** ESTRATTO DELLA PAGINA **
Portofino è un po’ come la pizza: identifica l’Italia. La pizza sul versante culinario, Portofino sul versante territoriale/ambientale. In qualsiasi paese civile Portofino, il suo entroterra e la costa almeno fino a Camogli da un lato, almeno fino a Zoagli dall’altro sarebbero rigorosamente protetti. E diciamo pure che in un paese civile che applichi l’art. 9 della Costituzione, non si sarebbe verificato il fenomeno della “rapallizzazione”, per parlare di quel tratto di Liguria. Ma ecco una breve storia dell’area protetta.

L’Ente Autonomo del Monte di Portofino fu istituito con Legge 1251 del 20 giugno 1935. L’Ente doveva tutelare tutto il Monte, appunto, e i confini comprendevano appunto i tre comuni di cui sopra. Ma proprio per il fatto che non era formalmente un parco (come ad esempio il Gran Paradiso), l’ente fu sciolto con legge 70 del 1975, di liquidazione degli enti parastatali. Dopodiché l’area entra in una specie di limbo, fino alla Legge regionale 4 dicembre 1986, n. 32 che finalmente riconosce il parco: “Individuazione e disciplina del sistema di aree di interesse naturalistico-ambientale del Monte di Portofino. Istituzione dell’Ente regionale Monte di Portofino”. Identico è il territorio tutelato, salvo aggiunte di aree contigue ritenute degne di particolare tutela.

** DATI ESTRATTI **
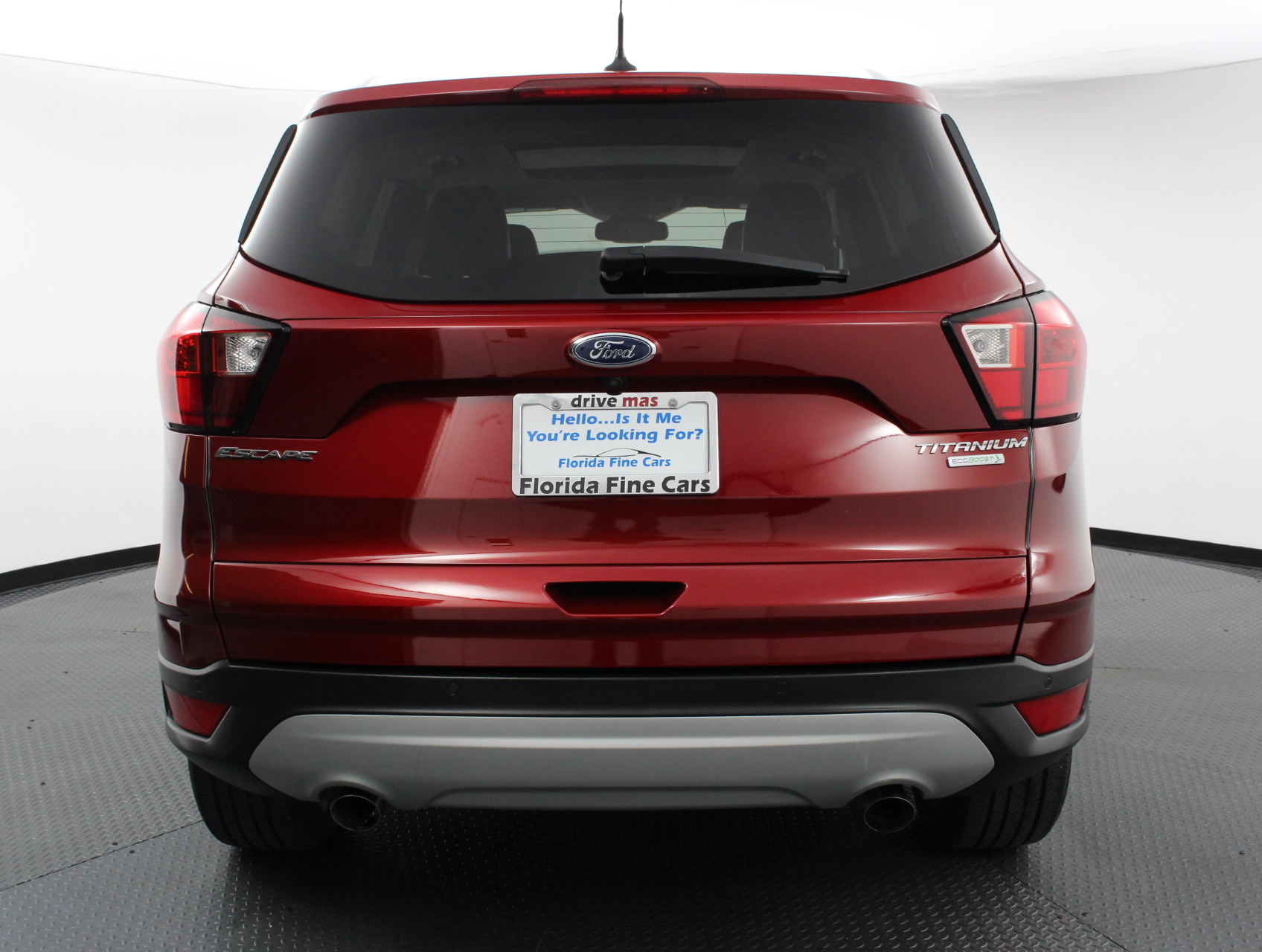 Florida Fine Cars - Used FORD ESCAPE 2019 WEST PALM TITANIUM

---

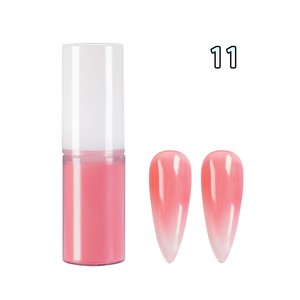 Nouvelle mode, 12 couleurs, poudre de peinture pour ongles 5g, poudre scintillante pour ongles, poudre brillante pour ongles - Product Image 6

** COMPITI DA SVOLGERE **
(1) Ricopia alla lettera un brano del testo su Portofino: comincia dalle parole "L’Ente Autonomo del" e fermati dopo le parole "di particolare tutela.".
(2) Traduci in inglese questa frase del testo su Portofino: "L’Ente Autonomo del Monte di Portofino fu istituito con Legge 1251 del 20 giugno 1935."
Per svolgere i compiti non occorre consultare l'elenco.

** ESITI DEI COMPITI **
(1)
L’Ente Autonomo del Monte di Portofino fu istituito con Legge 1251 del 20 giugno 1935. L’Ente doveva tutelare tutto il Monte, appunto, e i confini comprendevano appunto i tre comuni di cui sopra. Ma proprio per il fatto che non era formalmente un parco (come ad esempio il Gran Paradiso), l’ente fu sciolto con legge 70 del 1975, di liquidazione degli enti parastatali. Dopodiché l’area entra in una specie di limbo, fino alla Legge regionale 4 dicembre 1986, n. 32 che finalmente riconosce il parco: “Individuazione e disciplina del sistema di aree di interesse naturalistico-ambientale del Monte di Portofino. Istituzione dell’Ente regionale Monte di Portofino”. Identico è il territorio tutelato, salvo aggiunte di aree contigue ritenute degne di particolare tutela.

(2) The Autonomous Authority of Monte di Portofino was established by Law 1251 of June 20, 1935.